Iztok Božič
- Full name: Iztok Božič
- Country (sports): Yugoslavia Slovenia
- Born: 27 September 1971 (age 54) Maribor, SR Slovenia, Yugoslavia
- Plays: Right-handed
- Prize money: $81,097

Singles
- Career record: 4–7
- Career titles: 0
- Highest ranking: No. 197 (3 August 1998)

Doubles
- Career record: 0–1
- Career titles: 0
- Highest ranking: No. 345 (28 February 2000)

Medal record
Men's tennis
Representing Slovenia
Mediterranean Games
| Silver medal – second place | 1997 Bari | Men's doubles |

= Iztok Božič =

Slovenian tennis player (born 1971)

Iztok Božič (born 27 September 1971) is a former professional tennis player from Slovenia. He is also a former captain of the Slovenia Fed Cup team.

==Biography==
===Early years===
Božič, who was born in Maribor, began playing tennis at the age of seven.

As a junior, he reached the round of 16 at the 1989 Australian Open, and also partnered with Patrick Rafter in the boys' doubles.

===ATP career===
In the early 1990s, he began competing professionally and is notable for being the first Slovenian player to be ranked in the world's top 200.

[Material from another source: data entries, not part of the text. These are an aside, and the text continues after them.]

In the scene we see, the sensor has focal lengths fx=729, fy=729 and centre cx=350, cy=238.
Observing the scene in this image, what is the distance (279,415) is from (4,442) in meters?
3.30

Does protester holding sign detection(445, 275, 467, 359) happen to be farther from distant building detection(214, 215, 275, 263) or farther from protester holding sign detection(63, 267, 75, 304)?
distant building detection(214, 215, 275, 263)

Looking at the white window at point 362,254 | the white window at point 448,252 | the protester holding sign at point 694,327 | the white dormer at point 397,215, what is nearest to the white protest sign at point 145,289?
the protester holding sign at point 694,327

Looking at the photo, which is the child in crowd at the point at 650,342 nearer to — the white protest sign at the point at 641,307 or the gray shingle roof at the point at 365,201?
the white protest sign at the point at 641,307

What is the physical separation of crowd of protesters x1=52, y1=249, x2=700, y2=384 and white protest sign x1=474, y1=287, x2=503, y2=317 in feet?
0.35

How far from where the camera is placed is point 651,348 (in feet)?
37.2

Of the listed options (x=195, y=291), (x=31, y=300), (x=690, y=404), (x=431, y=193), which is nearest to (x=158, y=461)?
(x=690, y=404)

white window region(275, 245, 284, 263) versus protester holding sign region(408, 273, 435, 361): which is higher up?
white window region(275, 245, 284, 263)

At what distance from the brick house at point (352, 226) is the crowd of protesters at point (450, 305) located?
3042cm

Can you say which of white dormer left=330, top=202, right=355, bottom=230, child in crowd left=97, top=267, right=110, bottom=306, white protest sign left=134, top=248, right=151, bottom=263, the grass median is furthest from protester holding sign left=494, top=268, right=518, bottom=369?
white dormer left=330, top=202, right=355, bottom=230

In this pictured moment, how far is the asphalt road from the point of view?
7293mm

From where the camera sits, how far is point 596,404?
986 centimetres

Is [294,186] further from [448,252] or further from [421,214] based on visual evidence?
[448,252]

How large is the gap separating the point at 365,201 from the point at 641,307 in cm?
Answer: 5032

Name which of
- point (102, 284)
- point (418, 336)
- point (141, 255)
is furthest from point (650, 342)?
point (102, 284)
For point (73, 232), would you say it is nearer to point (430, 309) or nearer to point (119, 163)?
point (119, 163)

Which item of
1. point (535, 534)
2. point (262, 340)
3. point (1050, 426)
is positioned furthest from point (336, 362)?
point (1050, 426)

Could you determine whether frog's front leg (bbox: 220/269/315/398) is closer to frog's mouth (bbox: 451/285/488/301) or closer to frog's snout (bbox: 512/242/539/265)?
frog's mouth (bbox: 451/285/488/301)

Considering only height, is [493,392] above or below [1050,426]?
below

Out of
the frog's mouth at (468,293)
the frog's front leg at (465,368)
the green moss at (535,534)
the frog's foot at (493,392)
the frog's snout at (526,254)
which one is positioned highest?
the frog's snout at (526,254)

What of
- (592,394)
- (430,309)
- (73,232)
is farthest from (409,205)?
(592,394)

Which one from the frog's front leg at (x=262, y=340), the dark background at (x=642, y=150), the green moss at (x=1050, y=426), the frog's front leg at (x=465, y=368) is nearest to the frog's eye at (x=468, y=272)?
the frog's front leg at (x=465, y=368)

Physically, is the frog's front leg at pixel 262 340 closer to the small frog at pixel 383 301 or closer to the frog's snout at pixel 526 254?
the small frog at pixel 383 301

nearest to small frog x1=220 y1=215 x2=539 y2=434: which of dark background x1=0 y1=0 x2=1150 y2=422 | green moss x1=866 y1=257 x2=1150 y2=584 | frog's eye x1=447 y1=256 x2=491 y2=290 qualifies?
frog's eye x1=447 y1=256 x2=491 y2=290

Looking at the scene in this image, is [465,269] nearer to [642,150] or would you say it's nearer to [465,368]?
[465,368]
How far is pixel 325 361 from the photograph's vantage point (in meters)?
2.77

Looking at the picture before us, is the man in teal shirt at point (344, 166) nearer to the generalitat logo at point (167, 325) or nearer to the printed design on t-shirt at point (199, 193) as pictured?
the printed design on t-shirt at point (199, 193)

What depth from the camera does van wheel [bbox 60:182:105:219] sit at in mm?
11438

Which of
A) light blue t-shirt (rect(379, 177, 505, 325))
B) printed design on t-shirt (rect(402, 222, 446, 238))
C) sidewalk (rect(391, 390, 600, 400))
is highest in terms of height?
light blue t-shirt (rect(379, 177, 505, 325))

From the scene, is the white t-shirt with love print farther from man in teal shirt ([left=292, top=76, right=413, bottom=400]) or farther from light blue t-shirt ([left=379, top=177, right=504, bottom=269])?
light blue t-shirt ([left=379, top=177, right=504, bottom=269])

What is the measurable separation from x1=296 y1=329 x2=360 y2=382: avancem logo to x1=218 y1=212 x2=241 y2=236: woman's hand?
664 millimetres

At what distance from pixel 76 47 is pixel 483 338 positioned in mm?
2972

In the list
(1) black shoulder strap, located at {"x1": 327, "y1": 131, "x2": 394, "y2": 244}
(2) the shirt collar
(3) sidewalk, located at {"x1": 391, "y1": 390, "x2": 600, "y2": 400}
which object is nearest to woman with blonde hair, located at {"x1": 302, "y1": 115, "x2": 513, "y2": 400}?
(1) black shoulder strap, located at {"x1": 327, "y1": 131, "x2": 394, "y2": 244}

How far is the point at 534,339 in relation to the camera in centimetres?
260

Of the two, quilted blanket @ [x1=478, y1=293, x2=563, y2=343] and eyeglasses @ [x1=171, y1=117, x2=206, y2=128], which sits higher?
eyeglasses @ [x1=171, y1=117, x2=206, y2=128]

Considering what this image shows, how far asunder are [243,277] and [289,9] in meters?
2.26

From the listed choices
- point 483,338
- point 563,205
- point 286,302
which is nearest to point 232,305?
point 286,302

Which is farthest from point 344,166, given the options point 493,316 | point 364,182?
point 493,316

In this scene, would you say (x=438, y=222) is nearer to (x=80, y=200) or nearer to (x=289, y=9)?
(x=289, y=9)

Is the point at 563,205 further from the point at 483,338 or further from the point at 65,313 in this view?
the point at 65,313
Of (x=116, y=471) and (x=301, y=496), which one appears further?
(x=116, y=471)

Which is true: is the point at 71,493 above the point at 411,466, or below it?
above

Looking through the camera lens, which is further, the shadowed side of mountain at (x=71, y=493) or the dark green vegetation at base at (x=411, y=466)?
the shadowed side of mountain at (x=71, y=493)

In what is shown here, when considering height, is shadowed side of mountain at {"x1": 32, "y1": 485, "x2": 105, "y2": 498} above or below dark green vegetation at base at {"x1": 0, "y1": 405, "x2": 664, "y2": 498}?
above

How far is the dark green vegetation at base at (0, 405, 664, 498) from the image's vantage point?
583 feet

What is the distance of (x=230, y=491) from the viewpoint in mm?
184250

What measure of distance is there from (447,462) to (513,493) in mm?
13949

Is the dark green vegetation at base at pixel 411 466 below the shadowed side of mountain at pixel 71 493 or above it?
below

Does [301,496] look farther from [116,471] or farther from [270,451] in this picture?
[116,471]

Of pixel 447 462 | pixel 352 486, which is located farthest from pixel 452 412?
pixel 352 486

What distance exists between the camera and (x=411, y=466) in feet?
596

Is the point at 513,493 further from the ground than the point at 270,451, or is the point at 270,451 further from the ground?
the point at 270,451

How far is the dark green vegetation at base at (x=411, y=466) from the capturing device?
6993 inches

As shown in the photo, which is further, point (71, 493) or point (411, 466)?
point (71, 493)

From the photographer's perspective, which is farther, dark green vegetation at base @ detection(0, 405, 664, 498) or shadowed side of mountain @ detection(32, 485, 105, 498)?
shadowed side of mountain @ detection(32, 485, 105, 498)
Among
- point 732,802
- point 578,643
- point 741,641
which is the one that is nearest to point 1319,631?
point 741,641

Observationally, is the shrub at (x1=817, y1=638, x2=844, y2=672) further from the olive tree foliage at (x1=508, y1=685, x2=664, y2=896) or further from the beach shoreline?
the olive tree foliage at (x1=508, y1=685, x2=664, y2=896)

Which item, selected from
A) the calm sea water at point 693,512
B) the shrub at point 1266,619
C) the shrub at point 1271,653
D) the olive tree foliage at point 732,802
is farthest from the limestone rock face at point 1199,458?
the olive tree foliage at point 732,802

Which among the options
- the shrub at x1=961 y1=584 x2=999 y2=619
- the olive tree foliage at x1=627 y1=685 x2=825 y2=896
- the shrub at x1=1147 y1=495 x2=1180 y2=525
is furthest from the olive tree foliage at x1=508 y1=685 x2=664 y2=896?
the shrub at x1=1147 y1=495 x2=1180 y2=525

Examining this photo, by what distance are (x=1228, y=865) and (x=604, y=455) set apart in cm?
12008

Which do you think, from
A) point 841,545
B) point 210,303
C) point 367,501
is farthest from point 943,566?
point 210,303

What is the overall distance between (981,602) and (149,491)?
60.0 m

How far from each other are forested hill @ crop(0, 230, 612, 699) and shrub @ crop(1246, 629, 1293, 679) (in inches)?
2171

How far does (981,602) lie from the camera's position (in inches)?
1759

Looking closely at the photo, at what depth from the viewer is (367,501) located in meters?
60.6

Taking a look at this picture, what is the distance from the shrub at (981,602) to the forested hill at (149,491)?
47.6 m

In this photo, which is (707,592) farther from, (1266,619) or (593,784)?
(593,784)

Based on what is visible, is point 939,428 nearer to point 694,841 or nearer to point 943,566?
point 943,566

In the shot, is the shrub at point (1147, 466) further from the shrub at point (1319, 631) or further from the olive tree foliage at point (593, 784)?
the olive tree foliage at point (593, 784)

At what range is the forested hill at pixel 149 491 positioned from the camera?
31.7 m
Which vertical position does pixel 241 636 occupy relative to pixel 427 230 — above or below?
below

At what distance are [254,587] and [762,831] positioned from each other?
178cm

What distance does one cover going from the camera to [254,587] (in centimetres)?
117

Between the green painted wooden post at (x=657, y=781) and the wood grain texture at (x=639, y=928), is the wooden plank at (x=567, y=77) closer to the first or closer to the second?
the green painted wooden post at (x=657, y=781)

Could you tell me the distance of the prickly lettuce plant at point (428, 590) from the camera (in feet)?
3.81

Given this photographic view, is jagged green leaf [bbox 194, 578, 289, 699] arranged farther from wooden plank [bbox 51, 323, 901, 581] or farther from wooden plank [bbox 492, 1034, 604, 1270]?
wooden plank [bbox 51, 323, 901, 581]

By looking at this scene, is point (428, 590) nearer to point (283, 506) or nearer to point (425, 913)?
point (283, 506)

He was the runner-up at the Kosice Challenger in 1994 and appeared twice in the main draw of ATP Tour tournaments, both times as a qualifier. At the 1995 ATP St. Pölten, he took third seed Gilbert Schaller to three sets in the first round and also lost in the opening round of the Croatia Open in 2001, in three sets to Óscar Serrano.

In 1998, he made it to the final round of qualifying at three of the four Grand Slam tournaments: the Australian Open, French Open and US Open.

===Representative===
At the 1992 Summer Olympics, Božič was a member of Slovenia's first-ever Olympic squad as an independent nation and participated in the men's doubles competition. He and his partner, Blaž Trupej, were defeated in the opening round by the Indian pairing of Leander Paes and Ramesh Krishnan.

Božič played a total of 15 Davis Cup ties for Slovenia during his career, with his debut in 1994 against Greece in Slovenia's first-ever home fixture. By the time he retired, he had amassed a 14/14 record, with all victories coming in singles.

He won a silver medal for Slovenia at the 1997 Mediterranean Games, in the men's doubles with Borut Urh.